Lenin çok açık bir biçimde çoğunluğu elde etmeden iktidarı ele geçirmeye çalışmanın bir macera olduğunu belirtiyordu. Bir dizi tartışmada bu husus maalesef unutuluyor. Haziran’daki güç gösterisi onun için de beklenmedik bir durumdu. “Ekmek, barış, toprak” Şubat devriminin sloganı, ama bir iktidar perspektifi yok. Kim sağlayacak bunları? İkili iktidar durumu varolduğu sürece ne savaşa son vermek ne de diğer talepleri gerçekleştirmek mümkündü. Sovyetler burjuvazinin nüfuzundan arındırılarak bu talepleri karşılayacak iktidarı oluşturabilirdi. Bunun için “Kahrolsun on kapitalist bakan!” sloganı, temel sloganlardan biriydi.

Temmuz ayında, Bolşeviklerin de ardından sürüklenmek sorunda kaldığı bir isyan dalgası var. Doğrudan geçici hükümeti hedef alıyor. Bolşeviklerin askeri örgütünün içinde yer aldığı bir isyan bu. Ancak parti, ikircikli davranıyor. İsyan, kanlı bir şekilde bastırıldığında fatura Bolşeviklere kesiliyor. Bolşevik basın tekrar yer altına çekilmek zorunda kalıyor. Eylül ayına kadar sürecek bir bozgun havası var gibi. Temmuz günlerinde ve sonrasında neler oldu?

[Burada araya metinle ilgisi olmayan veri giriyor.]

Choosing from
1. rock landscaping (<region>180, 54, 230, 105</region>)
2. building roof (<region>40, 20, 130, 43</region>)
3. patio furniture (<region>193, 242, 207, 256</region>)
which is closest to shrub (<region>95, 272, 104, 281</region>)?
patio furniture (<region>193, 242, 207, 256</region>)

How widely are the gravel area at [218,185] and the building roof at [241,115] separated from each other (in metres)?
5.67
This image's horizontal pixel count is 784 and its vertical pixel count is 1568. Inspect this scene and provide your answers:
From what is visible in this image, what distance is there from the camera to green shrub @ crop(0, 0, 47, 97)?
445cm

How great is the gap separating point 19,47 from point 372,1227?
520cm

Temmuz’daki hamle Geçici Hükümetten Anayasacı Demokratların istifasıyla başladı. Bu durumda burjuva partilerin olmadığı bir hükümet kurulma ihtimali vardı, ama Sovyet yönetimi bunu göze alamadı. İkili iktidar durumunda Sovyetler aleyhine bir gelişme oldu. Bahriyeliler, işçiler büyük gösteriler yapmaya başladığında Sovyet yönetimi yetim kaldı. Temsil ettiğini iddia ettiği güç sokaktaydı ve kendisi itidal çağrısında bulunmak durumundaydı. Açıkçası Petrograd fiilen göstericilerin elindeydi ancak kimsenin aklına bir takım stratejik mevkileri ele geçirmek gelmedi. Gösteriler durulmaya yüz tutarken destek geldi ve “derin devlet” diye anabileceğimiz Çarlığın karanlık güçleri ile askeri öğrenciler cadı kazanını kaynattılar.

Bu daha önce çeşitli vesilelerle Lenin’in devrimin barışçı yollarla gerçekleşebilme ihtimalinin de ortadan kalktığını gösteriyordu. Şubat’ın getirdiği “demokratik” haklar berhava olmuş, devrimin başlangıcından bu yana proletarya ilk kez bozguna uğramıştı.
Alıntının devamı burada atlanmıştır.